Microsoft opts to rescue Windows XP users with an emergency patch for Internet Explorer
Microsoft has rushed out an emergency fix for its Internet Explorer (IE) web browser, which included a fix for Windows XP users.
This fix for Windows XP users comes despite the fact that Microsoft officially ended support for the venerable operating system on 8 April.
Microsoft’s decision to provide an IE fix for the hundreds of millions of customers still running Windows XP, comes after it was alerted to a problem by cybersecurity firm FireEye.
It warned Redmond that a sophisticated group of hackers had exploited the IE bug to launch attacks in a campaign dubbed “Operation Clandestine Fox”. All versions of Internet Explorer, from 6 to 11, are affected.
On Wednesday Microsoft said its fix would not be available for Windows XP as it had stopped supporting that operating system. But on Thursday Microsoft had a change of heart, and revealed that the fix for the bug (via its automated Windows Update system) would also included a fix for XP customers.
Adrienne Hall, general manager of trustworthy computing at Microsoft explained on Thursday that the fix was being rolled out to customers via the automatic update service.
“One of the things that drove much of this coverage was that it coincided with the end of support for Windows XP,” explained Hall in a blog posting. “Of course we’re proud that so many people loved Windows XP, but the reality is that the threats we face today from a security standpoint have really outpaced the ability to protect those customers using an operating system that dates back over a decade.”
“Even though Windows XP is no longer supported by Microsoft and is past the time we normally provide security updates, we’ve decided to provide an update for all versions of Windows XP (including embedded), today,” wrote Hall. “We made this exception based on the proximity to the end of support for Windows XP.”
Despite Microsoft’s reasoning to include a Windows XP fix because the problem came to light so soon after its support cut-off, there is little doubt that Redmond was under pressure to provide a fix because the British, American, and German governments had advised XP users this week to consider using an alternative browser to Internet Explorer until a fix was delivered.
Microsoft’s Hall however feels that the exploit was over-hyped. “The reality is there have been a very small number of attacks based on this particular vulnerability and concerns were, frankly, overblown,” she wrote. “Unfortunately this is a sign of the times and this is not to say we don’t take these reports seriously.

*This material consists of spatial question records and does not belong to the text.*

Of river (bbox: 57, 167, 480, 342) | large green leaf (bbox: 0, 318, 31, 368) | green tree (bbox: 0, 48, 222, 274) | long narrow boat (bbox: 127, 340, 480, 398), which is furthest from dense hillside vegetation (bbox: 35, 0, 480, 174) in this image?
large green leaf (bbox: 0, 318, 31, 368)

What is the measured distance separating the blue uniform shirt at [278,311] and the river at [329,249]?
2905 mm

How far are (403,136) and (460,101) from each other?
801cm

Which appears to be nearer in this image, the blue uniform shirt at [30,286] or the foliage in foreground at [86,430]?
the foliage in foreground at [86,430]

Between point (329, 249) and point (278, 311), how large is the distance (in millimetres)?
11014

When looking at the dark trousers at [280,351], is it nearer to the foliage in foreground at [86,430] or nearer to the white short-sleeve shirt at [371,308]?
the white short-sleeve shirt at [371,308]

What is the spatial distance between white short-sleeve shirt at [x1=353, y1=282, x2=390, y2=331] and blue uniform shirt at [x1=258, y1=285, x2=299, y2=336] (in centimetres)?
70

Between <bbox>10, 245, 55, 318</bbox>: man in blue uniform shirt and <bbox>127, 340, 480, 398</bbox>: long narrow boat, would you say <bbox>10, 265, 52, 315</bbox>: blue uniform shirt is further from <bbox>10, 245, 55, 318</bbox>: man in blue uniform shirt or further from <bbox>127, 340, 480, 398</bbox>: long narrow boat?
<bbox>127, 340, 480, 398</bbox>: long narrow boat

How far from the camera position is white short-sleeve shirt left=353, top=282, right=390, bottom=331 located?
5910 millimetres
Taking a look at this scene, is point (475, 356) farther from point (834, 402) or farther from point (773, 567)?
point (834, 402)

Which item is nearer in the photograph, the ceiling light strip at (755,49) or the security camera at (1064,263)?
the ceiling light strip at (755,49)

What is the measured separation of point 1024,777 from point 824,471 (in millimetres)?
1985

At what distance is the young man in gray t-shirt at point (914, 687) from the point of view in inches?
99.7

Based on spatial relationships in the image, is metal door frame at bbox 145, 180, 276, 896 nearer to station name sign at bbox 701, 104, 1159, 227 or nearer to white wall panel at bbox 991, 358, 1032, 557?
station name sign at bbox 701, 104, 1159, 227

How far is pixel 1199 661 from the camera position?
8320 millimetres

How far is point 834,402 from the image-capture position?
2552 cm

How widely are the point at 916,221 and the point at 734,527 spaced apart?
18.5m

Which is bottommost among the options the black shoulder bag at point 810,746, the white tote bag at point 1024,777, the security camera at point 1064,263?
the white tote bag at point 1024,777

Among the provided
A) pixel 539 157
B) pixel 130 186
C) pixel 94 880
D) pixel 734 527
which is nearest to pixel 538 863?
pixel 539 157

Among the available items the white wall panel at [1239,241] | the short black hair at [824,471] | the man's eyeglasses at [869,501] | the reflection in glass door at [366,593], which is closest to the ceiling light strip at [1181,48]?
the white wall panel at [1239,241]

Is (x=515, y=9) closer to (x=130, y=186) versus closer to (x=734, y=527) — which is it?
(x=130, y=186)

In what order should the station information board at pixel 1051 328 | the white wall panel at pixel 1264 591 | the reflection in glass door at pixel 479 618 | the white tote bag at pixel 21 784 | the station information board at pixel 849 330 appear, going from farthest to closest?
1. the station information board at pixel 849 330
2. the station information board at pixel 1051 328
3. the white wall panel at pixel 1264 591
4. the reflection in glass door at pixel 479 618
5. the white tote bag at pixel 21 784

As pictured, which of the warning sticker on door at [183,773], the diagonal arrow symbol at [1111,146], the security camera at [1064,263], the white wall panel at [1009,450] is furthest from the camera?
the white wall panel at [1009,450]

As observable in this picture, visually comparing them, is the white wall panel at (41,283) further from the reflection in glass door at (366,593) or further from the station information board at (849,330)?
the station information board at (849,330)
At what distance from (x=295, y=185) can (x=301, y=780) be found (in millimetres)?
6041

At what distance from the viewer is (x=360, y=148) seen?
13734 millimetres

We absolutely do.”
And Hall warned that Windows XP users should still try and migrate to a newer operating system.
“Just because this update is out now doesn’t mean you should stop thinking about getting off Windows XP and moving to a newer version of Windows and the latest version of Internet Explorer,” wrote Hall.
It was only in February that Microsoft warned of another zero-day vulnerability in Internet Explorer.